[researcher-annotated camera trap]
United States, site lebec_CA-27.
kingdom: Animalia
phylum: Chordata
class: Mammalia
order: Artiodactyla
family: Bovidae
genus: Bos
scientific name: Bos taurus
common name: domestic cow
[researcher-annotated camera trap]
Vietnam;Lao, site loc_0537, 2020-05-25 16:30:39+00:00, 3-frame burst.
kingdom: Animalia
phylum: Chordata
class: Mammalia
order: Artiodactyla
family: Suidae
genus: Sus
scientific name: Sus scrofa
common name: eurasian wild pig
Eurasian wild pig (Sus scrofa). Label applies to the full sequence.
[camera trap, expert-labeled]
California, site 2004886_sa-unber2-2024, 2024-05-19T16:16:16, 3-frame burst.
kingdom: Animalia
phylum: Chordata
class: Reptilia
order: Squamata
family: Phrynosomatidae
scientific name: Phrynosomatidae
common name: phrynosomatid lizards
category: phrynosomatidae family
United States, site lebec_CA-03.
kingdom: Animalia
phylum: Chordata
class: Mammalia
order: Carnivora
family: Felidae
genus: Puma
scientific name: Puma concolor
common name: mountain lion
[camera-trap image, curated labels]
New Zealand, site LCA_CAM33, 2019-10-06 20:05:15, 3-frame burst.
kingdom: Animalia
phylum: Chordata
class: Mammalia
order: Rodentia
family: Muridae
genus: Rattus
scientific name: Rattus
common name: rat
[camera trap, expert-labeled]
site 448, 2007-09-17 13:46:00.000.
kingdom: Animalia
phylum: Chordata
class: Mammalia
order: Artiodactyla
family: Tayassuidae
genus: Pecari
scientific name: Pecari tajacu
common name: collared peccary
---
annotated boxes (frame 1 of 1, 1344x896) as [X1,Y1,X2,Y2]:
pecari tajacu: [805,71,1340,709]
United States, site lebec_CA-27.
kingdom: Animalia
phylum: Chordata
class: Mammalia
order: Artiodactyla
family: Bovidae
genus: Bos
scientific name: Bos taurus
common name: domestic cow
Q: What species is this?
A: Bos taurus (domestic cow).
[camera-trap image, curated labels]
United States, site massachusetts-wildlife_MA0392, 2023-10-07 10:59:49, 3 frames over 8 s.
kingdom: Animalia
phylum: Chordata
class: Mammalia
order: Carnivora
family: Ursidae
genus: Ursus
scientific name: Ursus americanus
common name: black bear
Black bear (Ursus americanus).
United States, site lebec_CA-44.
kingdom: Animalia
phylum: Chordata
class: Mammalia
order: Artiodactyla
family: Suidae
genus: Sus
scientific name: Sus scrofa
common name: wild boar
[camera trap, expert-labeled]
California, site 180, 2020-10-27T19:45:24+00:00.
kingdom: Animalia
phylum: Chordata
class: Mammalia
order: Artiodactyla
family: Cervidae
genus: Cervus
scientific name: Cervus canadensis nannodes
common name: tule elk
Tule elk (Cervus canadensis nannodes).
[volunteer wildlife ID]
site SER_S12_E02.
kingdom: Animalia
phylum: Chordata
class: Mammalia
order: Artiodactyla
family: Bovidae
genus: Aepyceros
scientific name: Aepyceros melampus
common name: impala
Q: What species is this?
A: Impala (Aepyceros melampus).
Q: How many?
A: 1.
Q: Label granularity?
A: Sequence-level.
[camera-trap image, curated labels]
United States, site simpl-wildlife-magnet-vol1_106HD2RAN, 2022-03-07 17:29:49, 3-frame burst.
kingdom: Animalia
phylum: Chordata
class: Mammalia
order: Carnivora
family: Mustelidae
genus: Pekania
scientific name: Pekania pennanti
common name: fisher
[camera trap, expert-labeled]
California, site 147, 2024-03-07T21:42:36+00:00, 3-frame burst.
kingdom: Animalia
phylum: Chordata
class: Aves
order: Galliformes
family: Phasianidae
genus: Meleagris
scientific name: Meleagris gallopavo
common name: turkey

================================

| What the task requires |
Every line in the records above with the string "genus" in it should be shown.

| The completed task |
genus: Bos
genus: Sus
genus: Puma
genus: Rattus
genus: Pecari
genus: Bos
genus: Ursus
genus: Sus
genus: Cervus
genus: Aepyceros
genus: Pekania
genus: Meleagris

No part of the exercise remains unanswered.